Marred by uncertainty

Despite being self reliant, the plywood industry face a hard time


With the ongoing protest in Tarai, the plywood industry is facing a hard time. Ninety per cent of the total factories are not operational for a month now due to continuous bandh. With low production, the market is gradually witnessing a shortage of products. The industry which was going through a difficult situation since the earthquake, is further marred by the Tarai unrest.

Moreover, the sluggish real estate industry, stagnant economy and political instability have led to a dip in demand.“We face difficulties in distributing products in the market as our factories are not operational due to the strike,” said Devananda Sarawagi, Managing Director of Sarawagi Ply Industries. He further added, “The economy is stagnant and the real estate business is not doing very well.

Also, the plywood market is competitive. All these factors add to our burden.” Citing that they used to export plywood to India, he said, “With the existing situation and other problems, we have not been able to export for a year now.”

Sarawagi stated that political stability is must to spread positivity in all industries. He further said, “The industry also faces problems of

labour and load shedding that ultimately hikes  the cost of production.”Utis tree which is regarded as soft wood is the main raw material for plywood manufacturers.

These trees are generally found in Ilam, Phidim, Panchthar, Dhankuta, Hile, Sindhupalchowk, Dolakha among others. Additionally, other needed raw material and chemicals are imported from India.

“We are witnessing a growth in demand of five to six per cent every year. However, this year, we feel that the business will face losses due to the political instability,” said Pradeep Chaudhary, Vice President of Nepal Plywood Manufacturers Association (NPMA).

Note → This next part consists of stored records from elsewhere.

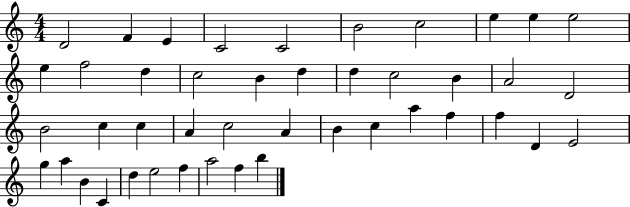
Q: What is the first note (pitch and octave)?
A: D4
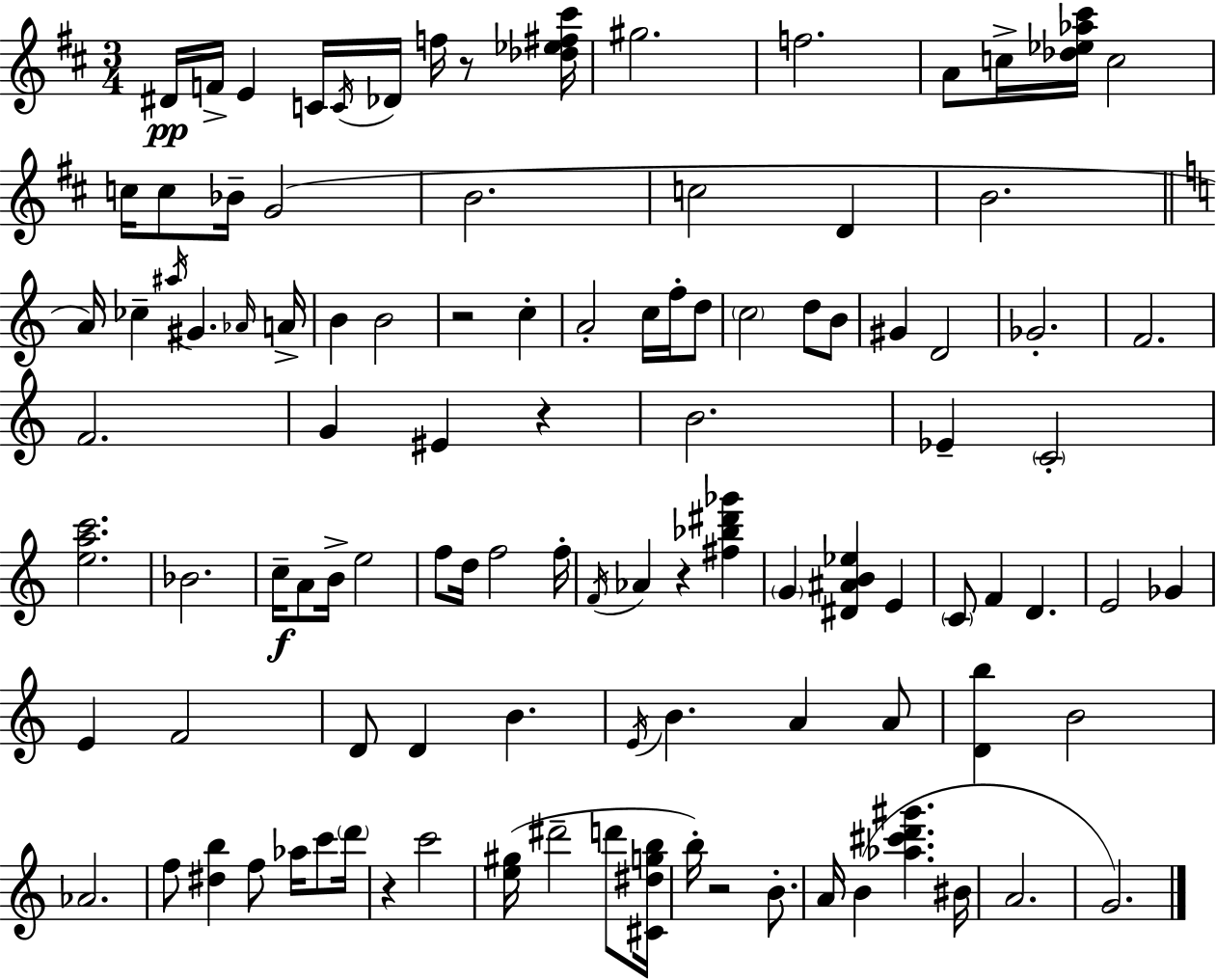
D#4/s F4/s E4/q C4/s C4/s Db4/s F5/s R/e [Db5,Eb5,F#5,C#6]/s G#5/h. F5/h. A4/e C5/s [Db5,Eb5,Ab5,C#6]/s C5/h C5/s C5/e Bb4/s G4/h B4/h. C5/h D4/q B4/h. A4/s CES5/q A#5/s G#4/q. Ab4/s A4/s B4/q B4/h R/h C5/q A4/h C5/s F5/s D5/e C5/h D5/e B4/e G#4/q D4/h Gb4/h. F4/h. F4/h. G4/q EIS4/q R/q B4/h. Eb4/q C4/h [E5,A5,C6]/h. Bb4/h. C5/s A4/e B4/s E5/h F5/e D5/s F5/h F5/s F4/s Ab4/q R/q [F#5,Bb5,D#6,Gb6]/q G4/q [D#4,A#4,B4,Eb5]/q E4/q C4/e F4/q D4/q. E4/h Gb4/q E4/q F4/h D4/e D4/q B4/q. E4/s B4/q. A4/q A4/e [D4,B5]/q B4/h Ab4/h. F5/e [D#5,B5]/q F5/e Ab5/s C6/e D6/s R/q C6/h [E5,G#5]/s D#6/h D6/e [C#4,D#5,G5,B5]/s B5/s R/h B4/e. A4/s B4/q [Ab5,C#6,D6,G#6]/q. BIS4/s A4/h. G4/h.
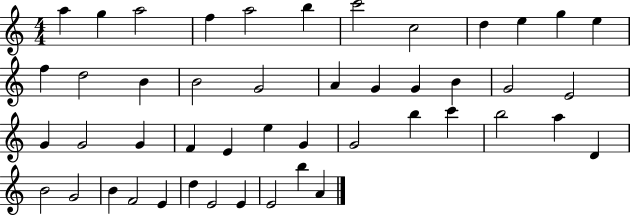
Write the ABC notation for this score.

X:1
T:Untitled
M:4/4
L:1/4
K:C
a g a2 f a2 b c'2 c2 d e g e f d2 B B2 G2 A G G B G2 E2 G G2 G F E e G G2 b c' b2 a D B2 G2 B F2 E d E2 E E2 b A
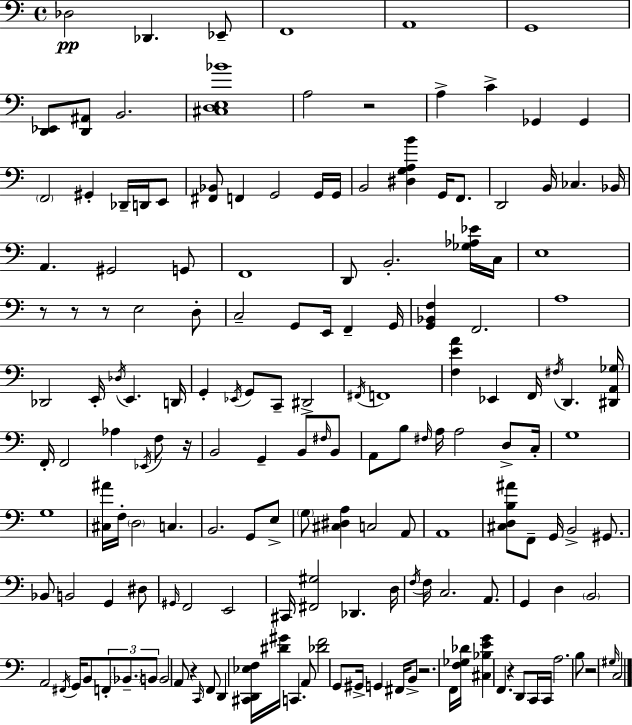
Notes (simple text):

Db3/h Db2/q. Eb2/e F2/w A2/w G2/w [D2,Eb2]/e [D2,A#2]/e B2/h. [C#3,D3,E3,Bb4]/w A3/h R/h A3/q C4/q Gb2/q Gb2/q F2/h G#2/q Db2/s D2/s E2/e [F#2,Bb2]/e F2/q G2/h G2/s G2/s B2/h [D#3,G3,A3,B4]/q G2/s F2/e. D2/h B2/s CES3/q. Bb2/s A2/q. G#2/h G2/e F2/w D2/e B2/h. [Gb3,Ab3,Eb4]/s C3/s E3/w R/e R/e R/e E3/h D3/e C3/h G2/e E2/s F2/q G2/s [G2,Bb2,F3]/q F2/h. A3/w Db2/h E2/s Db3/s E2/q. D2/s G2/q Eb2/s G2/e C2/e D#2/h F#2/s F2/w [F3,E4,A4]/q Eb2/q F2/s F#3/s D2/q. [D#2,A2,Gb3]/s F2/s F2/h Ab3/q Eb2/s F3/e R/s B2/h G2/q B2/e F#3/s B2/e A2/e B3/e F#3/s A3/s A3/h D3/e C3/s G3/w G3/w [C#3,A#4]/s F3/s D3/h C3/q. B2/h. G2/e E3/e G3/e [C#3,D#3,A3]/q C3/h A2/e A2/w [C#3,D3,B3,A#4]/e F2/e G2/s B2/h G#2/e. Bb2/e B2/h G2/q D#3/e G#2/s F2/h E2/h C#2/s [F#2,G#3]/h Db2/q. D3/s F3/s F3/s C3/h. A2/e. G2/q D3/q B2/h A2/h F#2/s G2/s B2/e F2/e Bb2/e. B2/e B2/h A2/e R/q C2/s F2/e D2/q [C#2,D2,Eb3,F3]/s [D#4,G#4]/s C2/q. A2/e [Db4,F4]/h G2/e G#2/s G2/q F#2/s B2/e R/h. F2/s [F3,Gb3,Db4]/s [C#3,Bb3,E4,G4]/q F2/q. R/q D2/e C2/s C2/s A3/h. B3/e R/h G#3/s C3/h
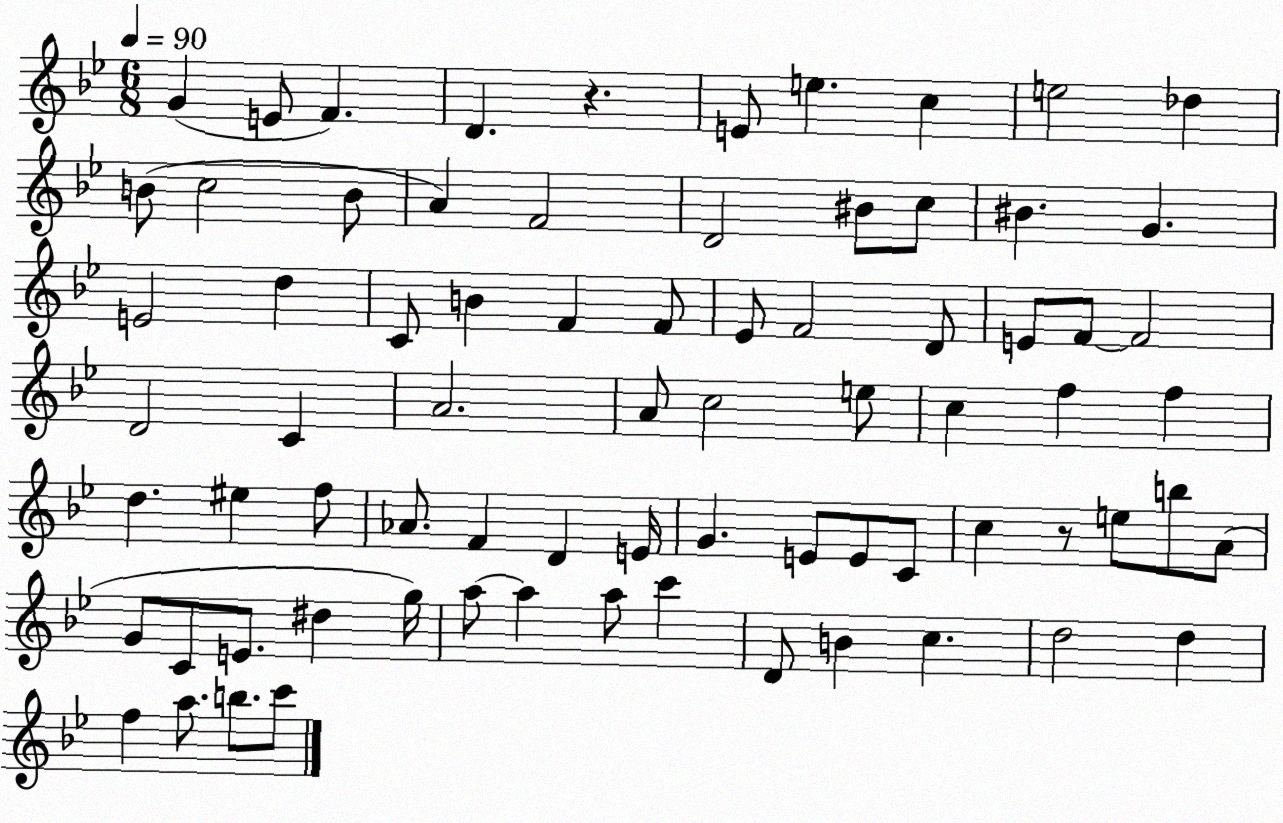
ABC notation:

X:1
T:Untitled
M:6/8
L:1/4
K:Bb
G E/2 F D z E/2 e c e2 _d B/2 c2 B/2 A F2 D2 ^B/2 c/2 ^B G E2 d C/2 B F F/2 _E/2 F2 D/2 E/2 F/2 F2 D2 C A2 A/2 c2 e/2 c f f d ^e f/2 _A/2 F D E/4 G E/2 E/2 C/2 c z/2 e/2 b/2 A/2 G/2 C/2 E/2 ^d g/4 a/2 a a/2 c' D/2 B c d2 d f a/2 b/2 c'/2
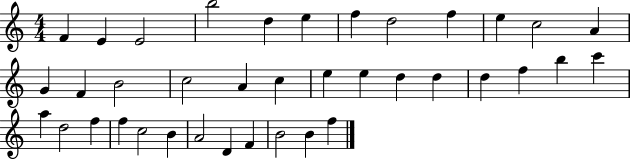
{
  \clef treble
  \numericTimeSignature
  \time 4/4
  \key c \major
  f'4 e'4 e'2 | b''2 d''4 e''4 | f''4 d''2 f''4 | e''4 c''2 a'4 | \break g'4 f'4 b'2 | c''2 a'4 c''4 | e''4 e''4 d''4 d''4 | d''4 f''4 b''4 c'''4 | \break a''4 d''2 f''4 | f''4 c''2 b'4 | a'2 d'4 f'4 | b'2 b'4 f''4 | \break \bar "|."
}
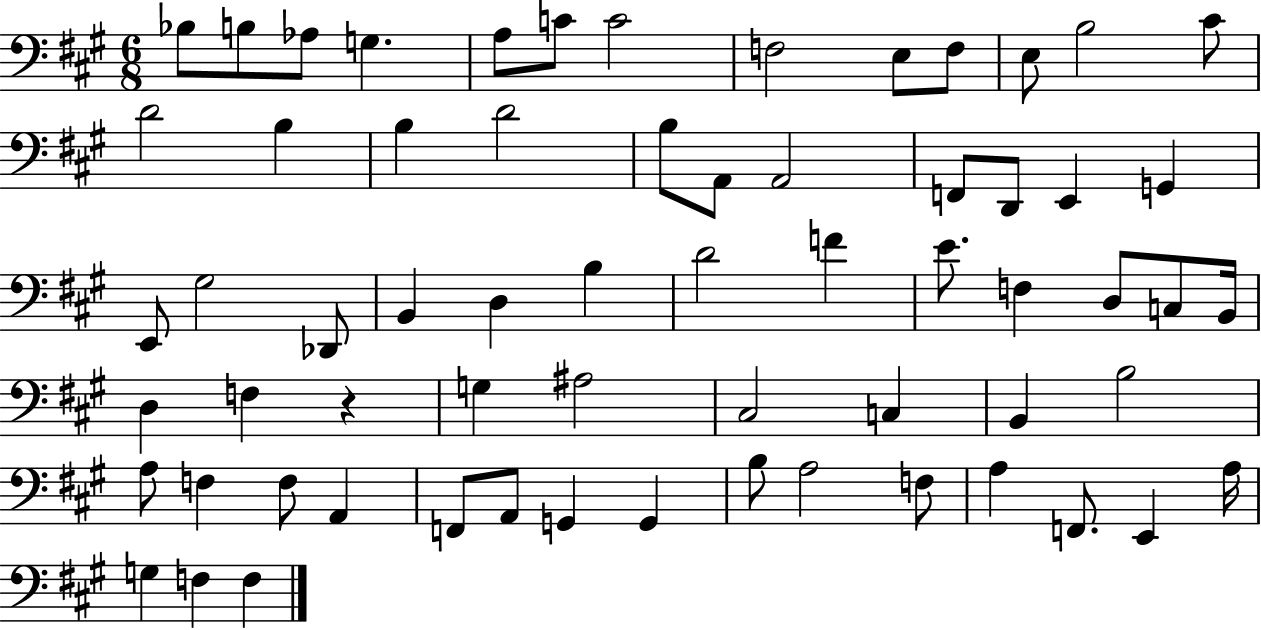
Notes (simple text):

Bb3/e B3/e Ab3/e G3/q. A3/e C4/e C4/h F3/h E3/e F3/e E3/e B3/h C#4/e D4/h B3/q B3/q D4/h B3/e A2/e A2/h F2/e D2/e E2/q G2/q E2/e G#3/h Db2/e B2/q D3/q B3/q D4/h F4/q E4/e. F3/q D3/e C3/e B2/s D3/q F3/q R/q G3/q A#3/h C#3/h C3/q B2/q B3/h A3/e F3/q F3/e A2/q F2/e A2/e G2/q G2/q B3/e A3/h F3/e A3/q F2/e. E2/q A3/s G3/q F3/q F3/q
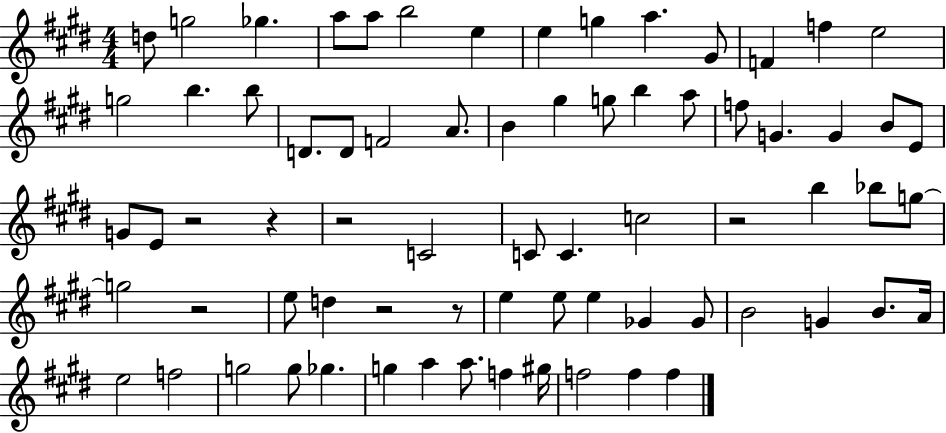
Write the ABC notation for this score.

X:1
T:Untitled
M:4/4
L:1/4
K:E
d/2 g2 _g a/2 a/2 b2 e e g a ^G/2 F f e2 g2 b b/2 D/2 D/2 F2 A/2 B ^g g/2 b a/2 f/2 G G B/2 E/2 G/2 E/2 z2 z z2 C2 C/2 C c2 z2 b _b/2 g/2 g2 z2 e/2 d z2 z/2 e e/2 e _G _G/2 B2 G B/2 A/4 e2 f2 g2 g/2 _g g a a/2 f ^g/4 f2 f f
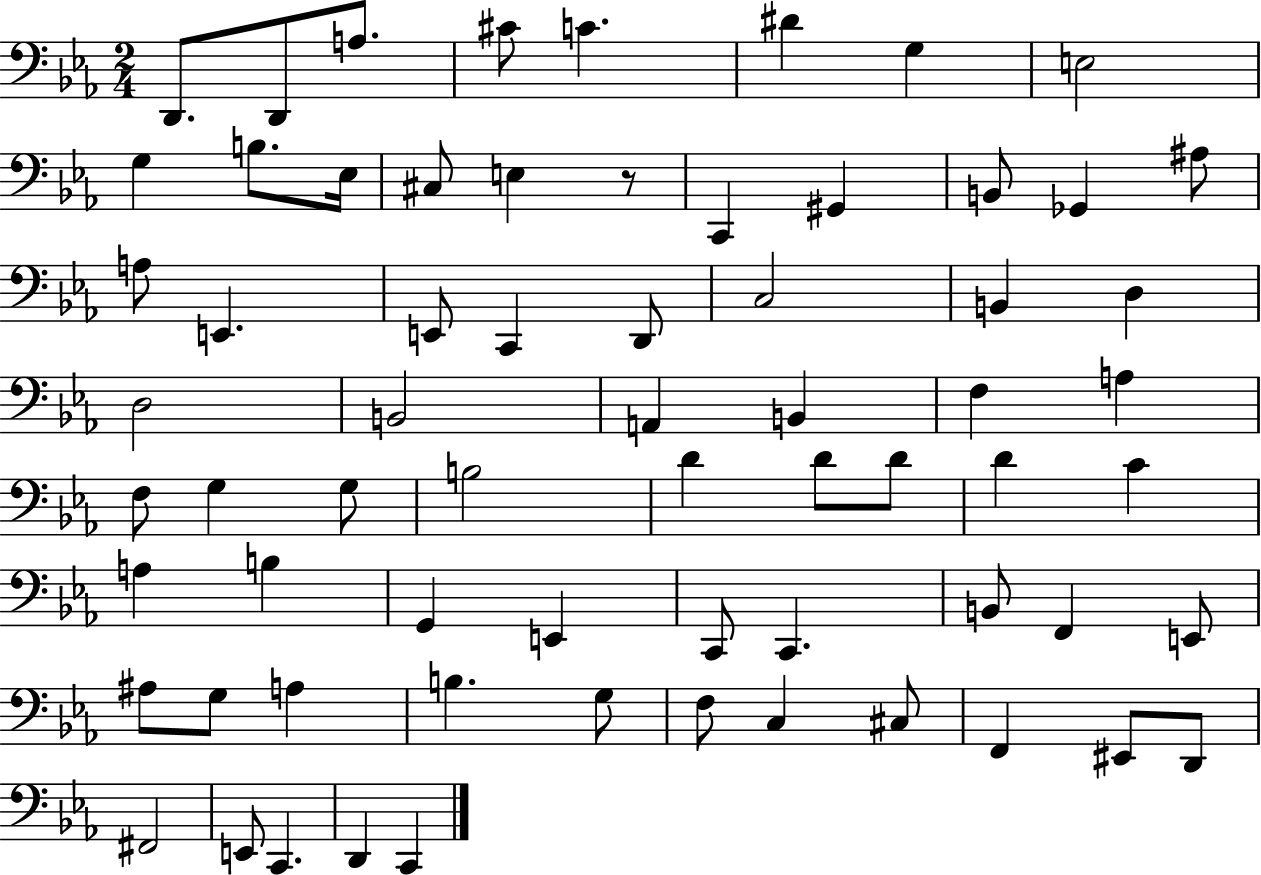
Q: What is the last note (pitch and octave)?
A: C2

Citing that the plywood industry is self reliant, he said, “Domestic manufacturers are producing various grade products such as A, B, C and D as per their usage. And three per cent of total production is exported to


According to the NPMA, there are 50 plywood manufacturing factories which directly employ 10,000 employees. Chaudhary further informed that five other companies are in the pipeline for investment in the sector. Citing that there is unhealthy competition in the market, he stated, “Duplication of logos is the main problem.

Many companies copy from established brands and sell low quality products at low price which creates

imbalance in the market.”

According to him, the industry has Rs seven billion turnover annually while still operating at 60 per cent of installed capacity.

Lack of skilled manpower, problems of trade union and load shedding are other hassles faced by the industry. “We have a severe crunch of skilled manpower in the country. Every year we have to import skilled manpower from Bihar and Uttar Pradesh,” he informed.

“The business of plywood has dipped by as much as 50 per cent at present due to the ongoing strike in Tarai and as an effect of the earthquake,” said Ganesh Pokharel, Proprietor of Shikar Trade Link. He said that as the government has banned the construction of residential buildings, it directly affected the demand for plywood.

According to him, plywood is basically used for manufacturing furniture and shuttering while constructing buildings. Citing that the supply has also dipped, he said, “The demand for furniture has gone up but we could only fulfill 30 per cent of that due to the bandh.”

According to him, earlier they used to supply five trucks of plywood a month.Pokharel said that Kathmandu comprises 51 per cent of the market for plywood business and other parts of the country account for 49 per cent. Stating that customers are not aware about quality, he said, “Customers seek affordability rather than quality.

This allows many unprofessional players to penetrate the market.” There are branded products such as Duro, Mayur, Sagun, Surya, Greenply, Himalayan et cetera and local products in the market as well which differ in price by 40 per cent.